● **Objectives**:
(1) Output the passage of the cab-over plow truck thread from "Yeah, I haven't" up to and including "swore they did?", reproducing it word for word.
(2) Go on with the forum thread about using a Ford LCF cab-over truck for plowing, starting right after its last post.

● **Document excerpt**:
════

# Ford LCF???



## SnoPro Inc (Sep 24, 2010)

Anyone using a Ford LCF? I think a cab-over would be awesome to plow in, no hood to look over.


----------



## Grassman09 (Mar 18, 2009)

Its not a ford but it is a cab over. Think this guy is a member here.






Here is some threads on cab overs.

http://www.plowsite.com/showthread.php?t=1410

http://www.plowsite.com/showthread.php?t=1664


----------



## oldmankent (Mar 2, 2001)

Everyone who has run a cab over truck with a plow seems to like them. You need to also run a sander though or carry alot of weight as traction is an issue.


----------



## IA Farmer (Nov 7, 2004)

Remind me to never buy a plow from that guy.


----------



## Too Stroked (Jan 1, 2010)

I wonder how many times he's been pulled back up that bank? Tough on equipment? Nah?


----------



## SnoPro Inc (Sep 24, 2010)

Grassman09;1146538 said:


> Its not a ford but it is a cab over. Think this guy is a member here.
> 
> 
> 
> ...


I watched that video a while ago and thats how i got hooked on cab overs. but the Mitsubishi one is insane price wise. Dude beats the hell out of his stuff lol. I hope for a video of him going through the pile.


----------



## SnoPro Inc (Sep 24, 2010)

oldmankent;1146545 said:


> Everyone who has run a cab over truck with a plow seems to like them. You need to also run a sander though or carry alot of weight as traction is an issue.


Yeah, I haven't heard any bad comments towards them, if i could find a short wheel base one i think it'd be great.


----------



## SnoPro Inc (Sep 24, 2010)

anyone know if they come with a 4x4 option, i swore they did?


----------



## mwalsh9152 (Dec 30, 2008)

════

● **Dataset content**:
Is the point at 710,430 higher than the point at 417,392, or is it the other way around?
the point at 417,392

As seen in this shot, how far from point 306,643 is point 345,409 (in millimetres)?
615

════

● **Final answers**:
(1)
Yeah, I haven't heard any bad comments towards them, if i could find a short wheel base one i think it'd be great.


----------



## SnoPro Inc (Sep 24, 2010)

anyone know if they come with a 4x4 option, i swore they did?

(2)
a cab over may be a good thing.....but a LCF is garbage!


----------



## Triple L (Nov 1, 2005)

SnoPro Inc;1191166 said:


> anyone know if they come with a 4x4 option, i swore they did?


fuso is the only ones to offer 4wd but its a POS truck, gvwr is only 14,000.... Kinda defeats the entire purpose of the truck...


----------



## damian (Jan 29, 2009)

we made a plow frame for a customer (at his insistance) for a 1996 isuzu npr cab over.he mounted a sander on his flat bed and plowed for the city of quincy mass.the plow was a blizzard 8ft straight blade.it never gave him any trouble .the truck ended up turning to powder.used isuzu npr's are cheap except when they break,all the jap trucks are pricey to repair.i have a few customers with mitsu fg's like the video,they are great except in manual trans models the clutches are small and we have replaced his a few times. could have been poor technique as well.i knew a guy that said the best truck he ever plowed with was an old divco mlik truck,people use what they got and some contraptions will surprize you.good luck.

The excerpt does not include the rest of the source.